Aufruf an die Überlebenden
meine letzten Zeilen
richt ich an die Überlebenden.
Mein Kampf war lang
und sinnlos von Anbeginn.
Gedenket meiner wie Brecht es sagt:
"mit Nachsicht"
und sucht bei Euch keine Schuld.
Es gibt keinen Menschen, der Schuld trägt an mir.
Mein Schicksal,
das ich trotz allem auch jetzt noch liebe,
hat mich Stück um Stück trauriger werden lassen.
Wie eine Krankheit, die einem befällt und dann
im Körper heranwächst wie ein böses Tier.
Immer weniger ward mir Freude
immer mehr ward mir Enttäuschung
und Kampf gegen Windmühlen.
Ich bin Besiegter,
doch tragen die Flügel keine Schuld,
die der Wind immer wieder antreibt
bergan und bergab.
Auch die Vögel tragen keine Schuld;
und schon gar nicht die Würmer,
die nun schon bald meinen wertlosen Körper speisen werden.
Stachel war ich und Flamme wollte ich sein.
Doch verbrannt habe ich mich selbst
und mich mit Benzin übergossen stets
und immer wieder aufs Neue.
Gedenkt meiner mit Nachsicht,
wenn ich nicht Freund sein konnte
und selbst schlecht nur Feind.
Und nennt mich keinen wundervollen Menschen,
denn ich war einfach und gemein.
Sucht nicht nach mir
und solltet ihr mich finden,
so erbarmt Euch meiner und diesem wertlosen Körper,
denn dort wollte ich bleiben,
darum lasst mich...
Der Schrei nach Liebe
erschien mir stets vergeblich;
und ich weiss ja selbst, wieviele Stimmen und Schreie sind
da in dieser Welt -
Habt Nachsicht!
Habt Nachsicht, wenn ich Euch nicht lieben konnte und immer nur auf der Suche war
nach dem Meer
und dem Frieden
und dem ganzen Ozean der Sterne über mir.
Wenn ich mich nun doch erlöst habe,
von all dem bittren Kummer
und all dem Leid,
dann seid fröhlich und trauert nicht um mich:
("je veux qu'on rire, je veux qu'on danse...)
und gedenkt meiner mit Nachsicht:
Die Hoffnung stirbt zuletzt
und selbst diese habe ich noch lange überlebt:
Ich war ein Schaurig-Wandelnder
ohne Heimat und ohne Wurzeln.
Ich war auch Schauender.
Und: ich hatte mehr Anteil noch
an Euch,
als es Euch je gewahr wurde.
Aber ich war kein Mensch,
der Anteil haben durfte.
Zuletzt war ich doch Eingesperrter
und war verfolgt durch mich.
Also gedenkt meiner mit Nachsicht
und betrachtet den Abgrund über mir,
als den Ort,
an dem ich immer getanzt habe:
mal fröhlich wie ein kleines Kind,
und so manchesmal auch tief traurig wie ein Stein im Asphalt.

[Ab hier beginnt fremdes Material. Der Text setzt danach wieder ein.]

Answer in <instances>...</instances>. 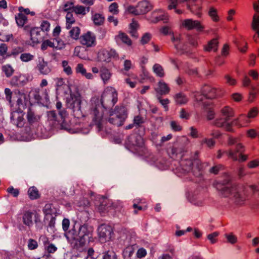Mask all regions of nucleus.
<instances>
[{
  "instance_id": "obj_43",
  "label": "nucleus",
  "mask_w": 259,
  "mask_h": 259,
  "mask_svg": "<svg viewBox=\"0 0 259 259\" xmlns=\"http://www.w3.org/2000/svg\"><path fill=\"white\" fill-rule=\"evenodd\" d=\"M98 57L100 61L104 62H109L111 59L110 52L107 50H103L100 52L99 54Z\"/></svg>"
},
{
  "instance_id": "obj_36",
  "label": "nucleus",
  "mask_w": 259,
  "mask_h": 259,
  "mask_svg": "<svg viewBox=\"0 0 259 259\" xmlns=\"http://www.w3.org/2000/svg\"><path fill=\"white\" fill-rule=\"evenodd\" d=\"M92 19L96 26H101L104 23L105 17L104 16L99 13H95L92 16Z\"/></svg>"
},
{
  "instance_id": "obj_16",
  "label": "nucleus",
  "mask_w": 259,
  "mask_h": 259,
  "mask_svg": "<svg viewBox=\"0 0 259 259\" xmlns=\"http://www.w3.org/2000/svg\"><path fill=\"white\" fill-rule=\"evenodd\" d=\"M244 149V145L242 143H238L236 145L235 149L233 150L230 149L228 150L222 151L223 154L227 155L228 159H230L234 161H237L238 156L237 152L238 151H243Z\"/></svg>"
},
{
  "instance_id": "obj_30",
  "label": "nucleus",
  "mask_w": 259,
  "mask_h": 259,
  "mask_svg": "<svg viewBox=\"0 0 259 259\" xmlns=\"http://www.w3.org/2000/svg\"><path fill=\"white\" fill-rule=\"evenodd\" d=\"M219 41L217 39L213 38L208 42L207 44L204 46V50L206 52H216L218 48Z\"/></svg>"
},
{
  "instance_id": "obj_41",
  "label": "nucleus",
  "mask_w": 259,
  "mask_h": 259,
  "mask_svg": "<svg viewBox=\"0 0 259 259\" xmlns=\"http://www.w3.org/2000/svg\"><path fill=\"white\" fill-rule=\"evenodd\" d=\"M2 70L7 77H10L14 73V69L10 64L2 66Z\"/></svg>"
},
{
  "instance_id": "obj_64",
  "label": "nucleus",
  "mask_w": 259,
  "mask_h": 259,
  "mask_svg": "<svg viewBox=\"0 0 259 259\" xmlns=\"http://www.w3.org/2000/svg\"><path fill=\"white\" fill-rule=\"evenodd\" d=\"M226 79V82L229 85H236L237 81L235 79L232 78L229 75H226L225 76Z\"/></svg>"
},
{
  "instance_id": "obj_20",
  "label": "nucleus",
  "mask_w": 259,
  "mask_h": 259,
  "mask_svg": "<svg viewBox=\"0 0 259 259\" xmlns=\"http://www.w3.org/2000/svg\"><path fill=\"white\" fill-rule=\"evenodd\" d=\"M11 120L16 124L18 127L24 125V117L22 112L14 111L12 113Z\"/></svg>"
},
{
  "instance_id": "obj_61",
  "label": "nucleus",
  "mask_w": 259,
  "mask_h": 259,
  "mask_svg": "<svg viewBox=\"0 0 259 259\" xmlns=\"http://www.w3.org/2000/svg\"><path fill=\"white\" fill-rule=\"evenodd\" d=\"M248 74L254 80H257L258 79L259 73L256 70H254V69L249 70L248 72Z\"/></svg>"
},
{
  "instance_id": "obj_4",
  "label": "nucleus",
  "mask_w": 259,
  "mask_h": 259,
  "mask_svg": "<svg viewBox=\"0 0 259 259\" xmlns=\"http://www.w3.org/2000/svg\"><path fill=\"white\" fill-rule=\"evenodd\" d=\"M19 13L15 16V20L17 25L20 27H23L25 31L30 30V25L27 24L28 18L27 15H34L35 13L30 12L28 8H24L23 7L18 8Z\"/></svg>"
},
{
  "instance_id": "obj_63",
  "label": "nucleus",
  "mask_w": 259,
  "mask_h": 259,
  "mask_svg": "<svg viewBox=\"0 0 259 259\" xmlns=\"http://www.w3.org/2000/svg\"><path fill=\"white\" fill-rule=\"evenodd\" d=\"M54 39L57 42V45L55 46V49L57 50H61L65 47V44L63 41L59 37L54 38Z\"/></svg>"
},
{
  "instance_id": "obj_55",
  "label": "nucleus",
  "mask_w": 259,
  "mask_h": 259,
  "mask_svg": "<svg viewBox=\"0 0 259 259\" xmlns=\"http://www.w3.org/2000/svg\"><path fill=\"white\" fill-rule=\"evenodd\" d=\"M152 37L151 34L149 33H145L142 36L140 42L142 45H145L149 42Z\"/></svg>"
},
{
  "instance_id": "obj_11",
  "label": "nucleus",
  "mask_w": 259,
  "mask_h": 259,
  "mask_svg": "<svg viewBox=\"0 0 259 259\" xmlns=\"http://www.w3.org/2000/svg\"><path fill=\"white\" fill-rule=\"evenodd\" d=\"M35 223L40 221L39 215L35 210H24L22 213V222L25 226L30 227L33 224V216Z\"/></svg>"
},
{
  "instance_id": "obj_24",
  "label": "nucleus",
  "mask_w": 259,
  "mask_h": 259,
  "mask_svg": "<svg viewBox=\"0 0 259 259\" xmlns=\"http://www.w3.org/2000/svg\"><path fill=\"white\" fill-rule=\"evenodd\" d=\"M155 91L161 95H167L170 92V89L168 84L161 80L158 82L157 87L155 89Z\"/></svg>"
},
{
  "instance_id": "obj_6",
  "label": "nucleus",
  "mask_w": 259,
  "mask_h": 259,
  "mask_svg": "<svg viewBox=\"0 0 259 259\" xmlns=\"http://www.w3.org/2000/svg\"><path fill=\"white\" fill-rule=\"evenodd\" d=\"M220 117L216 118L213 122V125L218 127H222L231 118L234 116V111L233 109L228 106L222 108L220 110Z\"/></svg>"
},
{
  "instance_id": "obj_34",
  "label": "nucleus",
  "mask_w": 259,
  "mask_h": 259,
  "mask_svg": "<svg viewBox=\"0 0 259 259\" xmlns=\"http://www.w3.org/2000/svg\"><path fill=\"white\" fill-rule=\"evenodd\" d=\"M74 55L81 59H84L87 55L85 47L83 46H76L74 49Z\"/></svg>"
},
{
  "instance_id": "obj_14",
  "label": "nucleus",
  "mask_w": 259,
  "mask_h": 259,
  "mask_svg": "<svg viewBox=\"0 0 259 259\" xmlns=\"http://www.w3.org/2000/svg\"><path fill=\"white\" fill-rule=\"evenodd\" d=\"M258 113V108L256 107H253L249 110L247 116L245 115H241L238 118V120L241 126H244L249 122L248 118H254L257 116Z\"/></svg>"
},
{
  "instance_id": "obj_1",
  "label": "nucleus",
  "mask_w": 259,
  "mask_h": 259,
  "mask_svg": "<svg viewBox=\"0 0 259 259\" xmlns=\"http://www.w3.org/2000/svg\"><path fill=\"white\" fill-rule=\"evenodd\" d=\"M118 100V92L112 87H107L104 90L100 98V103L105 109L112 108Z\"/></svg>"
},
{
  "instance_id": "obj_51",
  "label": "nucleus",
  "mask_w": 259,
  "mask_h": 259,
  "mask_svg": "<svg viewBox=\"0 0 259 259\" xmlns=\"http://www.w3.org/2000/svg\"><path fill=\"white\" fill-rule=\"evenodd\" d=\"M251 26L255 31L259 30V15L257 14L253 15Z\"/></svg>"
},
{
  "instance_id": "obj_37",
  "label": "nucleus",
  "mask_w": 259,
  "mask_h": 259,
  "mask_svg": "<svg viewBox=\"0 0 259 259\" xmlns=\"http://www.w3.org/2000/svg\"><path fill=\"white\" fill-rule=\"evenodd\" d=\"M174 99L178 104H185L188 101L187 97L183 93L176 94L174 96Z\"/></svg>"
},
{
  "instance_id": "obj_21",
  "label": "nucleus",
  "mask_w": 259,
  "mask_h": 259,
  "mask_svg": "<svg viewBox=\"0 0 259 259\" xmlns=\"http://www.w3.org/2000/svg\"><path fill=\"white\" fill-rule=\"evenodd\" d=\"M36 68L40 73L43 75H47L51 71V68L48 66V62L45 61L44 58L38 60Z\"/></svg>"
},
{
  "instance_id": "obj_57",
  "label": "nucleus",
  "mask_w": 259,
  "mask_h": 259,
  "mask_svg": "<svg viewBox=\"0 0 259 259\" xmlns=\"http://www.w3.org/2000/svg\"><path fill=\"white\" fill-rule=\"evenodd\" d=\"M224 166L222 164H218L217 165L213 166L210 170L209 172L214 175H217L220 170L224 169Z\"/></svg>"
},
{
  "instance_id": "obj_45",
  "label": "nucleus",
  "mask_w": 259,
  "mask_h": 259,
  "mask_svg": "<svg viewBox=\"0 0 259 259\" xmlns=\"http://www.w3.org/2000/svg\"><path fill=\"white\" fill-rule=\"evenodd\" d=\"M20 59L22 62H28L33 60L34 56L29 53H22Z\"/></svg>"
},
{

Ja, ich war ein Trauernder,
ich war ein Suchender -
ohne zu wissen, wonach ich hätte suchen sollen! -
Darum gedenkt meiner mit Nachsicht
und sucht auch Ihr mich nicht mehr...
Ich möchte nicht begraben sein unter all Euren Erden,
sondern frei hängen unter dem weiten Himmel,
der so schön ist.
Und die Wolken, die mich von Zeit zu Zeit
benetzen werden mit ihren Tropfen,
werden mir Sterne sein und Boten des Erinnerns.
Nacht wird sein und Dunkel
und bleiben wird nur ein böses Nichts.
Auch darum gedenkt meiner mit Nachsicht.
Und sprecht nicht über mich,
sondern schweigt mit mir zusammen im Wind.
Ihr alle, die ich gekannt habe,
ihr alle ward gut zu mir
und ich habe euch alle nicht näher kommen lassen.
Denn ich war ein Einzelner.
Mein Kampf war ohne Gefährten,
ohne das schützende Rudel
und ohne ein Morgenrot am Horizont.
So lasst mich hängen und
gedenkt meiner mit Nachsicht
und ohne Scheu,
wenn wir uns eines Tages wieder begegnen.